When millions of HIV-infected people in poor countries began receiving advanced drug therapies, critics worried that patient care would suffer because few high-tech laboratories were available to guide treatments.
But according to a study being published in The Lancet, these concerns are as yet unfounded.
In fact, the study indicates that when clinicians use simple physical signs of deteriorating health - such as weight loss or fever - these doctors can provide therapies almost as effective as those relying on the most advanced laboratory analysis.

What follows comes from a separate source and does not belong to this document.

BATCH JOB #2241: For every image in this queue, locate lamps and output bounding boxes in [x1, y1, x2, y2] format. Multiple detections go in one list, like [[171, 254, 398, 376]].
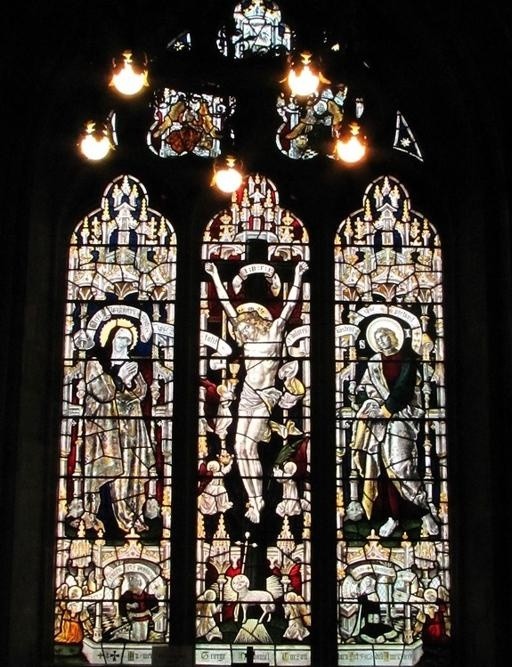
[[79, 107, 116, 163], [329, 124, 365, 166], [280, 48, 328, 99], [209, 154, 248, 194], [107, 48, 149, 98]]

"The results of this study should reassure clinicians in Africa and Asia, who are treating literally millions of people without these laboratory tests, that they are not compromising patient safety," said a coauthor of the paper, Dr Charles Gilks, who is the Coordinator of Antiretroviral Treatment (ART) and HIV Care at WHO in Geneva. "In fact, the outcome of their treatment is almost as good as of those patients in the USA and Europe where laboratory-guided treatment is the norm."
The aim of the study was to look at the medium and long-term consequences of different approaches to monitoring antiretroviral therapy in a resource-limited setting: using clinical signs and symptoms alone as recommended in WHO guidelines; or more sophisticated and costly but far less accessible immunological and virological load tests. The scientists used a model that had been tried and tested in London, and shown accurately to predict the course of the epidemic in the UK over 20 years, but with various changes to reflect realities on the ground.
According to the study authors, survival rates for individuals assessed for clinical symptoms alone were almost identical to survival rates for those who underwent laboratory monitoring. The 5-year survival rate was 83% for individuals monitored for viral load, 82% for CD4 (a critical immune component) monitoring, and 82% for clinical monitoring alone. Corresponding values over a 24-year period were 67%, 64% and 64% respectively.
Although the survival rate was slightly higher with viral load monitoring, study authors pointed out it was not the most cost-effective strategy in the poorest countries. The study also examined whether clinical observation alone was effective in determining when to switch patients from WHO-recommended first-line treatments to more costly second-line medicines. Again, diagnosis based on an assessment of clinical symptoms was almost as effective as those relying on expensive laboratory tests.
Study authors concluded that for patients on the WHO first-line regimen of stavudine, lamivudine and nevirapine, the benefits of CD4 count or viral load monitoring were only modest at best.
The study, conducted by a prominent group in the United Kingdom working with WHO scientists, employed mathematical models which were designed to identify emerging problems and problems that might appear after long-term use of ART. But more work must be done. The study is based on mathematical projections and not on real-world patients. While there is little real-world data yet available because these drugs have been used for such a short time in these countries, the little existing information does support the findings. Other studies are ongoing and more results should be available soon.